How states are trying to put a clock on it
Because utility-controlled timelines are the chronic problem, some states have started setting energization deadlines. California is the clearest example. Under SB 410, the state directed its utility commission to establish target timeframes for connecting and upgrading customers, and in 2024 the commission adopted those targets for the three large investor-owned utilities, organized around the same tariff rules that govern extensions. Separately, a 2023 California law, AB 1482 (not the 2019 rent statute that shares the number), set an average service energization target of 125 business days for EV charging infrastructure served by publicly owned utilities such as municipal utilities, with carve-outs for very large projects (above 2 megawatts) and any project needing a substantial upstream or substation upgrade.
Two cautions before you lean on any of this. The published targets are averages and maximums with real exclusions, not guarantees for your specific project, and the exact figures and categories differ by source and by utility, so confirm the current target with your own utility rather than quoting a number from memory. And these rules are California's; most states have no such deadline at all, which is precisely why early engagement matters everywhere. A deadline on paper does not move a transformer that has not arrived. The reliable lever is still to start the application first and run everything else in parallel behind it.
The bottom line
The interconnection is not the part of an EV project you do once the interesting decisions are made. For any site that needs more power, it is the project's spine. The utility decides whether it can serve you, designs and prices any new infrastructure, grants an allowance, charges you the excess, and then builds and energizes on a clock that is mostly its own. Your job is to enter that process early and well prepared: have a defensible load number, start the will-serve letter before you need the permit, ask on day one whether a study or a transformer is in play, and settle the primary-versus-secondary question before you buy equipment. Do that, and the utility's timeline becomes something you planned around. Skip it, and it becomes the reason the chargers are not on.
The application sits in the middle of a larger sequence. To see where it falls relative to assessment, equipment, permitting, and construction, read what commercial installation involves.

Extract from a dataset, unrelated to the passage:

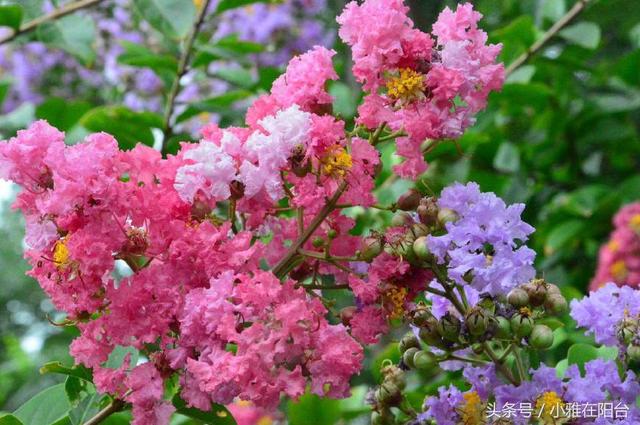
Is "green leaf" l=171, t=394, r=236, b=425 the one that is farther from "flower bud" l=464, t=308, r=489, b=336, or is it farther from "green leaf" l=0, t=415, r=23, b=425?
"flower bud" l=464, t=308, r=489, b=336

Last factually verified: 2026-06-19 against San Diego Gas & Electric's Rule 45 EV Infrastructure Rule materials (program scope and the August 20, 2025 closure to new applications under the 2024 General Rate Case funding cap), the CPUC's California electric tariff Rules 15 and 16 (distribution line and service extensions, allowances, and contributions in aid of construction), CPUC Decision 24-09-020 implementing SB 410 on energization target timeframes for the large investor-owned utilities, California AB 1482 (the 125-business-day publicly owned utility EV energization target and its exclusions), the U.S. Joint Office of Energy and Transportation guidance on utility collaboration and EV interconnection, and 2026 industry reporting on the distribution and power transformer shortage and lead times. Allowance and contribution figures in this article are illustrative; cost-allocation formulas are tariff- and jurisdiction-specific and should be confirmed against your own utility's current tariff.